[Selected passage]
%%

How to mentally prepare for a marathon.

Cupcake11 asks: How to prepare yourself mentally for a marathon?

Hi Cupcake 11 –

 

As a general rule, we pups are sprinters, not long-distance runners.  Yes you might have read, or seen the movie, of Lassie Come Home, where an amazing dog travels countless miles to get to her home, but that’s not our usual story.  And she was walking!

So I need to consider what it would be like to run a marathon, and base it on the more difficult journeys of my life – like hospitalizations or training classes.

Of course, with a marathon, or Lassie’s journey, the most important issue is your physical strength.  Training has to focus on getting your knees and ankles and hamstrings and calves and toes and hips and everything else in you to be so strong they can handle an insanely long journey.

When it comes to the mental side of that training, I would say your big job is to focus your training on the fun side of it (how great it’ll feel to accomplish, and the joyous high one gets from continued exercise) instead of just avoiding failure and pain.  Either mindset will encourage you to train, but one sounds a lot more enjoyable, and makes the training a fun activity instead of a grueling assignment.

But besides the simple physical training, you’re absolutely right, there’s a mental training that’s also necessary, just to get through the long time that a marathon takes.  How do you keep from getting bored?  How do you keep from deciding you have other things to do?  I have no doubt that the easiest way to manage that is to train with others – whether one or two good friends or a big group.  First, being with them will keep you from thinking “No one can do this, I’m gonna quit,” but also they’ll give you someone to share the experience with, “I couldn’t believe it when we’d been sweltering in that heat and suddenly we got flooded with rain!”  And hopefully to have fun talking about, even bragging about, all you’ve done.

And third, I would say to focus as much as you can on what you hope to achieve.  Why are you running this marathon?  Are you collecting money for charity?  Are you trying to improve your health?  Do you want to impress someone?  Or is it just to prove to yourself that you can?

I’m not going to tell you any of these reasons isn’t a good one.  Instead I’m suggesting you put lots of focus on your reason.  Write it down and hang it on your wall.  Draw a picture of it and keep it in your school locker so you see it every time you have to get a book.  Write down every success you have (Yesterday you ran ten kilometers, but today you ran eleven!).

Can you give yourself rewards for accomplishment?  When you pass one goal, have some ice cream?  When you pass another, get that outfit you’ve wanted?

 

The fact is, you’re doing something amazing.  And you can take it even further.  My human Handsome has a friend from his childhood who now has a hobby of participating in hundred-mile runs.  That’s like doing FOUR marathons, all in the same day!  And he’s a joyous guy, doing this not because he needs to improve his health, but because he absolutely loves doing it.

Now you might find that you love doing this marathon, or that you hate it.  Either way, for the rest of your life, you’ll always be able to say you’ve done it.  And, to me, that’s the best mental preparation you can have for it.  To just remind yourself of that, over and over.

And when you’ve done it, and you choose whether to do another one, you’ll have to find another mental trick – because you will never again be able to run your first one.

And that’s just so cool I’m running in circles thinking about it!

 

Best of Luck!  Let me know how it goes!

%%

[Exercise instructions]
1. List every possible reason for running a marathon that the marathon advice poses as a question.
2. Answer these questions from the marathon advice, each on its own line:
(a) Which movie about a dog traveling countless miles to get home is mentioned?
(b) In the example of writing down a success, how many kilometers were run yesterday and how many today?
(c) What hobby does the childhood friend of the human Handsome have?

(Saved entries)
%%

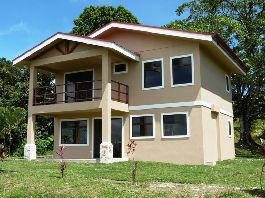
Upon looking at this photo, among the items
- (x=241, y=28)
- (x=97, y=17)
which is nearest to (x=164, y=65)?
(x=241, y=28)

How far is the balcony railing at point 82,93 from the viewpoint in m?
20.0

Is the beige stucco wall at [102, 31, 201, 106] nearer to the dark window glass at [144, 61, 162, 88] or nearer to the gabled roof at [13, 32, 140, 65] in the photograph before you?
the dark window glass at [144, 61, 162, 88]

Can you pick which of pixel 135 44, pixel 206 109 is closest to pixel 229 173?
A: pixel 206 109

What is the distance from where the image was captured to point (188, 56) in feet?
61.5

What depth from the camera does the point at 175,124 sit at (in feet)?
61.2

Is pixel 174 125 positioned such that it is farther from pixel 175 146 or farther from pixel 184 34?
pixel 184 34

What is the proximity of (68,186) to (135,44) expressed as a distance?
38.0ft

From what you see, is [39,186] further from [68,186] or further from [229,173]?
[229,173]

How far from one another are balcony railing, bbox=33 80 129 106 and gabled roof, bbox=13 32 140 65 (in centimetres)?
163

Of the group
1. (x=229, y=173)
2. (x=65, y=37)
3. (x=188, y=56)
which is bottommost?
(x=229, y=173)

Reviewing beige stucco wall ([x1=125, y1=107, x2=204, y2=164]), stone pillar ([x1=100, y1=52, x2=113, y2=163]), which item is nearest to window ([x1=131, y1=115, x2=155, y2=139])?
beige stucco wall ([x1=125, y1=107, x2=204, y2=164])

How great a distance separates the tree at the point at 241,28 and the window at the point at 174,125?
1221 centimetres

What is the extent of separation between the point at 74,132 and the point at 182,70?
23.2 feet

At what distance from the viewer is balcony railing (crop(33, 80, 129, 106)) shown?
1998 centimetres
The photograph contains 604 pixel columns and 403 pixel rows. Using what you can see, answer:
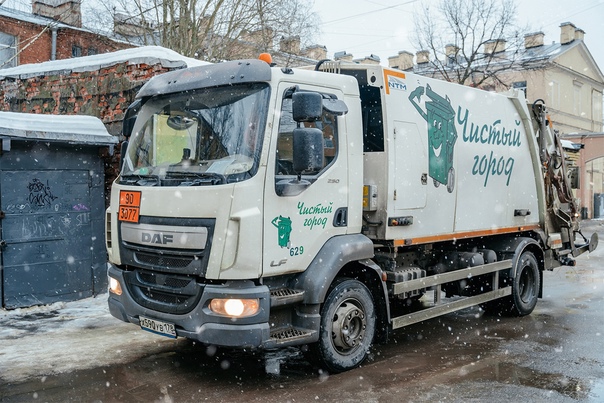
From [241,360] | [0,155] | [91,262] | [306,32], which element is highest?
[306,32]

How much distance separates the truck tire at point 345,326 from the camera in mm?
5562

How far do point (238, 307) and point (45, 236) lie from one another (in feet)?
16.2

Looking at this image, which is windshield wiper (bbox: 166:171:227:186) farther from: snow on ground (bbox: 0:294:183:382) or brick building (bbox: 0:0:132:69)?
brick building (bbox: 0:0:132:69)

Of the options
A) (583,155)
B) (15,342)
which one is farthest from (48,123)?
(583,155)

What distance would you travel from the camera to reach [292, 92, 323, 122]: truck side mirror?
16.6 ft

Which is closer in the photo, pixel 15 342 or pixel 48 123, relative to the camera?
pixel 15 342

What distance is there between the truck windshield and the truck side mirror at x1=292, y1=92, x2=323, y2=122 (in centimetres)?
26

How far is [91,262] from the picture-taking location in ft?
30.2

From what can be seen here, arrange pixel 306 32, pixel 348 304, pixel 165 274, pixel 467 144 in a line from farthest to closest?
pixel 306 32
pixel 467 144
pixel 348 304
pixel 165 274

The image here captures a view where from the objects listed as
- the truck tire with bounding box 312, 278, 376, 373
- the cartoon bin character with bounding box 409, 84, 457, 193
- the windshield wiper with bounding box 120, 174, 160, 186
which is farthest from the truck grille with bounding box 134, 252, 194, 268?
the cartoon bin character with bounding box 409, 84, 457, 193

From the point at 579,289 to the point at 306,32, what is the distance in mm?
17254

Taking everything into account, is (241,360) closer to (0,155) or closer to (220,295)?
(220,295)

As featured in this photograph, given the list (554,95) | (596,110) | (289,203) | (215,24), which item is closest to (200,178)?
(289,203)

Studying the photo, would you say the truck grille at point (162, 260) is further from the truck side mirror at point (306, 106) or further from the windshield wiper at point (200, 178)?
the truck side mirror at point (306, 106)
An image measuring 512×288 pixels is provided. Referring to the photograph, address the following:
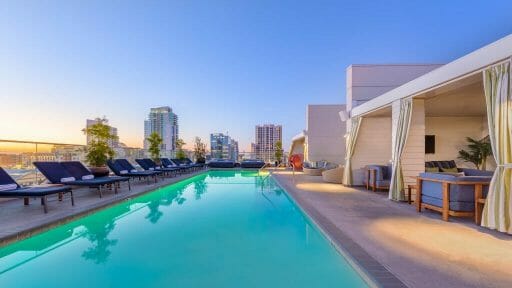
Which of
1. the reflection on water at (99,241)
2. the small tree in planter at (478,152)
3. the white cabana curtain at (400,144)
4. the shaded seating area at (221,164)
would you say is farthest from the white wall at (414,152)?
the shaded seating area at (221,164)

%%

[Exercise solutions]
1.
- Collecting money for charity
- Trying to improve your health
- Wanting to impress someone
- Proving to yourself that you can

2.
(a) Lassie Come Home
(b) Ten kilometers yesterday and eleven today
(c) Participating in hundred-mile runs